Palestras do ex-presidente
De acordo com a reportagem da Folha em parceria com o Intercept, o depoimento que cita o imbróglio na Bolívia foi citado em uma proposta de delação em junho de 2017. Nesse documento, além de casos já conhecidos, como o tríplex, o ex-presidente da OAS também menciona Lula ao falar de palestras contratadas pela empresa na Costa Rica e no Chile para “influenciar em negócios da empresa”.
Segundo o relato, no país da América Central Lula foi contratado pela empreiteira em 2011, por US$ 200 mil, para uma conferência, e intermediou um encontro de Léo Pinheiro com Óscar Arias, ex-presidente costa-riquenho e prêmio Nobel da Paz de 1987.
Também relatou reunião com a então presidente Laura Chinchilla, na qual Lula teria apresentado a empresa para que atuasse em concessões públicas. O negócio, contou Pinheiro, foi concretizado.
Outro lado
Segundo a Folha, a defesa de Lula disse por meio de nota que “a mentira negociada é a estratégia da Lava Jato para promover uma perseguição política contra o ex-presidente”. Ela também afirma que o petista jamais solicitou ou recebeu qualquer vantagem indevida.
O embaixador da Bolívia no Brasil, José Kinn, afirma que não conhece as declarações de Léo Pinheiro.
Sobre a obra assumida pela empreiteira, disse que a Queiroz Galvão se recusou a reparar 92 km de estrada que estavam “com sérios defeitos” e que a empreiteira brasileira pediu permissão para transferir o contrato à OAS.
Segundo ele, “a OAS declarou que estava fazendo um sacrifício” e pediu que a Bolívia oferecesse outra obra, o que foi negado. “Em nenhum momento nos comprometemos a ‘compensar’ com outro trabalho”, afirmou o embaixador.
A defesa de Léo Pinheiro não quis comentar.

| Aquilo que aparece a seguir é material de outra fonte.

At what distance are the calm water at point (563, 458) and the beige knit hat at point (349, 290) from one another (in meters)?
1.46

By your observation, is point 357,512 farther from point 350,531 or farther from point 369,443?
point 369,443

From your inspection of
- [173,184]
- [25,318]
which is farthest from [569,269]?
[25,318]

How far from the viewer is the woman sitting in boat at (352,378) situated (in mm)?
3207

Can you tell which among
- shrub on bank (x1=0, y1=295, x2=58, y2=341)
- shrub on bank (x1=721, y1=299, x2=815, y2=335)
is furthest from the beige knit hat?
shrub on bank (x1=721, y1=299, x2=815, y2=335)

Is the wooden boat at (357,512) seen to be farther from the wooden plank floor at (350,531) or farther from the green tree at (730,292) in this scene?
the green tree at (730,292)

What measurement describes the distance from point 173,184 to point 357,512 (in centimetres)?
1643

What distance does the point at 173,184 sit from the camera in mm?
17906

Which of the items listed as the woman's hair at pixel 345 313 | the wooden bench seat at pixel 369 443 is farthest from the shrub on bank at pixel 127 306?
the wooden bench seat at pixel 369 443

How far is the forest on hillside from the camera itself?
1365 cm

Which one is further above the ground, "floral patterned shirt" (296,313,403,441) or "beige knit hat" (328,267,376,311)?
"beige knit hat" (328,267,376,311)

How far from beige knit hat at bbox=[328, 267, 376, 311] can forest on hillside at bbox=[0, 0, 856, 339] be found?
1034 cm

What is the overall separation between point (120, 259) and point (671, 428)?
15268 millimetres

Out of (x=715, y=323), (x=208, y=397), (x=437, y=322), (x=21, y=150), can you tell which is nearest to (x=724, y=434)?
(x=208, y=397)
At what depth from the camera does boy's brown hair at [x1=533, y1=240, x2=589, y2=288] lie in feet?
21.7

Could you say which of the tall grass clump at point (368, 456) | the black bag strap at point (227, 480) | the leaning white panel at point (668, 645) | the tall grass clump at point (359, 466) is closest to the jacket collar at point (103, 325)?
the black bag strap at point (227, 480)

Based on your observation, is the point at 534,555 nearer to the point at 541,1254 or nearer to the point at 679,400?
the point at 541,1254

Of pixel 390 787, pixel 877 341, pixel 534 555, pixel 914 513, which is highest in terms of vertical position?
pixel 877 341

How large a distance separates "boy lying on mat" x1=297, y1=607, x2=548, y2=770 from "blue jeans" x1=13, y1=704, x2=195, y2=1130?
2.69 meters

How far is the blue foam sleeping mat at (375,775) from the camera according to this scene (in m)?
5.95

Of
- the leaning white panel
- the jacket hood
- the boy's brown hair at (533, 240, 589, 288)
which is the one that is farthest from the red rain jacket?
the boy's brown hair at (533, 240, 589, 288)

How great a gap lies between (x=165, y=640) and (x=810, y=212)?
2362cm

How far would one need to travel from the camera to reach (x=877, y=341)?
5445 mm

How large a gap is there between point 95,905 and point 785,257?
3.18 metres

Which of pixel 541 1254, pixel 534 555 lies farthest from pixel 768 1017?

A atual direção da OAS tem dito que os relatos feitos por ex-executivos “não competem mais” à companhia e que está colaborando com a Justiça.
A Folha diz ter procurado a fundação de Ricardo Lagos para comentar o assunto, mas não obteve resposta. Michelle Bachelet sempre negou irregularidades em relação ao financiamento de sua campanha.